The approach “is attractive as a weight-loss option in that it does not require tedious and time-consuming methods such as calorie counting or adherence to complicated diets,” the authors noted. “Indeed, we found that self-reported adherence to the time-restricted eating schedule was high; however, in contrast to our hypothesis, there was no greater weight loss with time-restricted eating compared with the consistent meal timing.”
They explain that the 12 p.m. to 8 p.m. window for eating was chosen because they thought people might find it easier culturally to skip breakfast than dinner, the more social meal.
However, an 8 p.m. cutoff is somewhat late given there is some suggestion that fasting several hours before bedtime is most beneficial, Dr. Weiss noted. So it may be worth examining different time windows.

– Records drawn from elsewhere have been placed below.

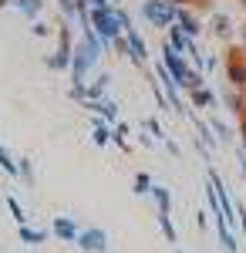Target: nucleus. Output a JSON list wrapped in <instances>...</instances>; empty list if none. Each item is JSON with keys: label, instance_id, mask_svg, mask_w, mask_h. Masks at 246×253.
I'll use <instances>...</instances> for the list:
<instances>
[{"label": "nucleus", "instance_id": "f257e3e1", "mask_svg": "<svg viewBox=\"0 0 246 253\" xmlns=\"http://www.w3.org/2000/svg\"><path fill=\"white\" fill-rule=\"evenodd\" d=\"M88 17H91V27L98 31V38L105 41V44H112L118 34H125V31H122V20L115 17L112 7H95V10H91Z\"/></svg>", "mask_w": 246, "mask_h": 253}, {"label": "nucleus", "instance_id": "f03ea898", "mask_svg": "<svg viewBox=\"0 0 246 253\" xmlns=\"http://www.w3.org/2000/svg\"><path fill=\"white\" fill-rule=\"evenodd\" d=\"M142 14H145L149 24H155V27L162 31V27H169V24L179 20V7H175L172 0H145V3H142Z\"/></svg>", "mask_w": 246, "mask_h": 253}, {"label": "nucleus", "instance_id": "7ed1b4c3", "mask_svg": "<svg viewBox=\"0 0 246 253\" xmlns=\"http://www.w3.org/2000/svg\"><path fill=\"white\" fill-rule=\"evenodd\" d=\"M78 247L88 253H108V233L105 230H81L78 233Z\"/></svg>", "mask_w": 246, "mask_h": 253}, {"label": "nucleus", "instance_id": "20e7f679", "mask_svg": "<svg viewBox=\"0 0 246 253\" xmlns=\"http://www.w3.org/2000/svg\"><path fill=\"white\" fill-rule=\"evenodd\" d=\"M229 81H233V84H246V58H243V51H233V54H229Z\"/></svg>", "mask_w": 246, "mask_h": 253}, {"label": "nucleus", "instance_id": "39448f33", "mask_svg": "<svg viewBox=\"0 0 246 253\" xmlns=\"http://www.w3.org/2000/svg\"><path fill=\"white\" fill-rule=\"evenodd\" d=\"M84 108H91L95 115H101L108 125H115V122H118V105H115V101H105V98H101V101H88Z\"/></svg>", "mask_w": 246, "mask_h": 253}, {"label": "nucleus", "instance_id": "423d86ee", "mask_svg": "<svg viewBox=\"0 0 246 253\" xmlns=\"http://www.w3.org/2000/svg\"><path fill=\"white\" fill-rule=\"evenodd\" d=\"M125 38H128V47H132V58H135V64H142V61L149 58V47H145L142 34H138V31H125Z\"/></svg>", "mask_w": 246, "mask_h": 253}, {"label": "nucleus", "instance_id": "0eeeda50", "mask_svg": "<svg viewBox=\"0 0 246 253\" xmlns=\"http://www.w3.org/2000/svg\"><path fill=\"white\" fill-rule=\"evenodd\" d=\"M169 44L175 47V51H182V54L189 51V44H192V38L179 27V20H175V27H169Z\"/></svg>", "mask_w": 246, "mask_h": 253}, {"label": "nucleus", "instance_id": "6e6552de", "mask_svg": "<svg viewBox=\"0 0 246 253\" xmlns=\"http://www.w3.org/2000/svg\"><path fill=\"white\" fill-rule=\"evenodd\" d=\"M108 84H112V75H98V78H95V84H88V88H84L88 101H101V95L108 91Z\"/></svg>", "mask_w": 246, "mask_h": 253}, {"label": "nucleus", "instance_id": "1a4fd4ad", "mask_svg": "<svg viewBox=\"0 0 246 253\" xmlns=\"http://www.w3.org/2000/svg\"><path fill=\"white\" fill-rule=\"evenodd\" d=\"M179 27H182V31L189 34V38H196V34L203 31L199 17H196V14H189V10H182V7H179Z\"/></svg>", "mask_w": 246, "mask_h": 253}, {"label": "nucleus", "instance_id": "9d476101", "mask_svg": "<svg viewBox=\"0 0 246 253\" xmlns=\"http://www.w3.org/2000/svg\"><path fill=\"white\" fill-rule=\"evenodd\" d=\"M152 199H155L159 213H172V193L165 186H152Z\"/></svg>", "mask_w": 246, "mask_h": 253}, {"label": "nucleus", "instance_id": "9b49d317", "mask_svg": "<svg viewBox=\"0 0 246 253\" xmlns=\"http://www.w3.org/2000/svg\"><path fill=\"white\" fill-rule=\"evenodd\" d=\"M189 101L196 108H206V105H216V95L209 88H196V91H189Z\"/></svg>", "mask_w": 246, "mask_h": 253}, {"label": "nucleus", "instance_id": "f8f14e48", "mask_svg": "<svg viewBox=\"0 0 246 253\" xmlns=\"http://www.w3.org/2000/svg\"><path fill=\"white\" fill-rule=\"evenodd\" d=\"M54 233L61 236V240H78V230H75V223H71V219H57V223H54Z\"/></svg>", "mask_w": 246, "mask_h": 253}, {"label": "nucleus", "instance_id": "ddd939ff", "mask_svg": "<svg viewBox=\"0 0 246 253\" xmlns=\"http://www.w3.org/2000/svg\"><path fill=\"white\" fill-rule=\"evenodd\" d=\"M179 88L196 91V88H206V81H203V75H199V71H186V78H182V84H179Z\"/></svg>", "mask_w": 246, "mask_h": 253}, {"label": "nucleus", "instance_id": "4468645a", "mask_svg": "<svg viewBox=\"0 0 246 253\" xmlns=\"http://www.w3.org/2000/svg\"><path fill=\"white\" fill-rule=\"evenodd\" d=\"M152 186H155V182H152V175H149V172H138V175H135V193H138V196L152 193Z\"/></svg>", "mask_w": 246, "mask_h": 253}, {"label": "nucleus", "instance_id": "2eb2a0df", "mask_svg": "<svg viewBox=\"0 0 246 253\" xmlns=\"http://www.w3.org/2000/svg\"><path fill=\"white\" fill-rule=\"evenodd\" d=\"M212 27H216V34H219V38H229V34H233L226 14H216V17H212Z\"/></svg>", "mask_w": 246, "mask_h": 253}, {"label": "nucleus", "instance_id": "dca6fc26", "mask_svg": "<svg viewBox=\"0 0 246 253\" xmlns=\"http://www.w3.org/2000/svg\"><path fill=\"white\" fill-rule=\"evenodd\" d=\"M159 226H162V233H165V240L169 243H175L179 236H175V226H172V219H169V213H159Z\"/></svg>", "mask_w": 246, "mask_h": 253}, {"label": "nucleus", "instance_id": "f3484780", "mask_svg": "<svg viewBox=\"0 0 246 253\" xmlns=\"http://www.w3.org/2000/svg\"><path fill=\"white\" fill-rule=\"evenodd\" d=\"M219 230V240H223V247H226L229 253H236V240H233V233H229V226H216Z\"/></svg>", "mask_w": 246, "mask_h": 253}, {"label": "nucleus", "instance_id": "a211bd4d", "mask_svg": "<svg viewBox=\"0 0 246 253\" xmlns=\"http://www.w3.org/2000/svg\"><path fill=\"white\" fill-rule=\"evenodd\" d=\"M108 47H115V51H118V54H125V58H132V47H128V38H122V34H118V38H115L112 44H108Z\"/></svg>", "mask_w": 246, "mask_h": 253}, {"label": "nucleus", "instance_id": "6ab92c4d", "mask_svg": "<svg viewBox=\"0 0 246 253\" xmlns=\"http://www.w3.org/2000/svg\"><path fill=\"white\" fill-rule=\"evenodd\" d=\"M209 132H216V135L223 138V142H229V138H233V135H229V128H226V125H223V122H216V118L209 122Z\"/></svg>", "mask_w": 246, "mask_h": 253}, {"label": "nucleus", "instance_id": "aec40b11", "mask_svg": "<svg viewBox=\"0 0 246 253\" xmlns=\"http://www.w3.org/2000/svg\"><path fill=\"white\" fill-rule=\"evenodd\" d=\"M115 17L122 20V31H135V27H132V17H128V14H125L122 7H115Z\"/></svg>", "mask_w": 246, "mask_h": 253}, {"label": "nucleus", "instance_id": "412c9836", "mask_svg": "<svg viewBox=\"0 0 246 253\" xmlns=\"http://www.w3.org/2000/svg\"><path fill=\"white\" fill-rule=\"evenodd\" d=\"M145 128H149V132H152L155 138H165V132H162V125H159L155 118H145Z\"/></svg>", "mask_w": 246, "mask_h": 253}, {"label": "nucleus", "instance_id": "4be33fe9", "mask_svg": "<svg viewBox=\"0 0 246 253\" xmlns=\"http://www.w3.org/2000/svg\"><path fill=\"white\" fill-rule=\"evenodd\" d=\"M20 236H24L27 243H41V240H44V233H41V230H20Z\"/></svg>", "mask_w": 246, "mask_h": 253}, {"label": "nucleus", "instance_id": "5701e85b", "mask_svg": "<svg viewBox=\"0 0 246 253\" xmlns=\"http://www.w3.org/2000/svg\"><path fill=\"white\" fill-rule=\"evenodd\" d=\"M226 105L236 112V115H243V101H240V95H226Z\"/></svg>", "mask_w": 246, "mask_h": 253}, {"label": "nucleus", "instance_id": "b1692460", "mask_svg": "<svg viewBox=\"0 0 246 253\" xmlns=\"http://www.w3.org/2000/svg\"><path fill=\"white\" fill-rule=\"evenodd\" d=\"M240 135H243V149H246V115H243V125H240Z\"/></svg>", "mask_w": 246, "mask_h": 253}, {"label": "nucleus", "instance_id": "393cba45", "mask_svg": "<svg viewBox=\"0 0 246 253\" xmlns=\"http://www.w3.org/2000/svg\"><path fill=\"white\" fill-rule=\"evenodd\" d=\"M88 3H95V7H108V0H88Z\"/></svg>", "mask_w": 246, "mask_h": 253}, {"label": "nucleus", "instance_id": "a878e982", "mask_svg": "<svg viewBox=\"0 0 246 253\" xmlns=\"http://www.w3.org/2000/svg\"><path fill=\"white\" fill-rule=\"evenodd\" d=\"M240 3H243V7H246V0H240Z\"/></svg>", "mask_w": 246, "mask_h": 253}]
</instances>
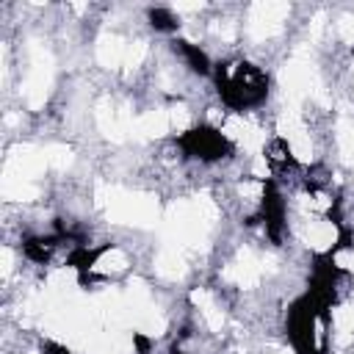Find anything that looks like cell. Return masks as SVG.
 I'll use <instances>...</instances> for the list:
<instances>
[{"mask_svg": "<svg viewBox=\"0 0 354 354\" xmlns=\"http://www.w3.org/2000/svg\"><path fill=\"white\" fill-rule=\"evenodd\" d=\"M147 22L158 30V33H174V30H180V17L171 11V8H166V6H155V8H147Z\"/></svg>", "mask_w": 354, "mask_h": 354, "instance_id": "7a4b0ae2", "label": "cell"}, {"mask_svg": "<svg viewBox=\"0 0 354 354\" xmlns=\"http://www.w3.org/2000/svg\"><path fill=\"white\" fill-rule=\"evenodd\" d=\"M213 88L218 102L230 113H252L260 111L268 100L271 80L268 72L249 58H224L213 64Z\"/></svg>", "mask_w": 354, "mask_h": 354, "instance_id": "6da1fadb", "label": "cell"}]
</instances>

“I am very intrigued about looking at early time-restricted eating – 6 a.m. to 2 p.m.,” for example, he said. “It is on our list.”
Meanwhile, the study results support previous research showing no effect on weight outcomes in relation to skipping breakfast.
The study received funding from the UCSF cardiology division’s Cardiology Innovations Award Program and the National Institute of Diabetes and Digestive and Kidney Diseases, with additional support from the James Peter Read Foundation. Dr. Weiss has reported nonfinancial support from Mocacare and nonfinancial support from iHealth Labs during the conduct of the study. He also is a cofounder and equity stakeholder of Keyto, and owns stock and was formerly on the board of Virta.